Knowledge accumulation through automatic merging of ontologies

Authors: 
Guzman-Arenas, A; Cuevas, AD
Author: 
Guzman-Arenas, A
Cuevas, AD
Year: 
2009
Venue: 
Expert Systems with Applications
URL: 
http://linkinghub.elsevier.com/retrieve/pii/S0957417409006538
Citations: 
15
Citations range: 
10 - 49

In order to compute intelligent answers to complex questions, using the vast amounts of information existing in the Web, computers have (1) to translate such knowledge, typically from text documents, into a data structure suitable for automatic exploitation; (2) to accumulate enough knowledge about a certain topic or area by integrating or fusing these data structures, taking into account new information, additional details, better precision, synonyms, homonyms, redundancies, apparent contradictions and inconsistencies found in the incoming data structures to be added; and (3) to perform deductions from that amassed body of knowledge, most likely through a general query processor.

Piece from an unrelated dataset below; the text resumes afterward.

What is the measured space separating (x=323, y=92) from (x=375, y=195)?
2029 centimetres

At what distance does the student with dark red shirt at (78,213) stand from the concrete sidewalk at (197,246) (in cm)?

This article seeks to solve point (2) by using a method (OM, Ontology Merging), with its algorithm and implementation, to fuse two ontologies (coming from Web documents) without human intervention, producing a third ontology, taking into account the inconsistencies, contradictions and redundancies between them, thus delivering an answer close to reality. Results of OM working on ontologies extracted from Web documents are shown.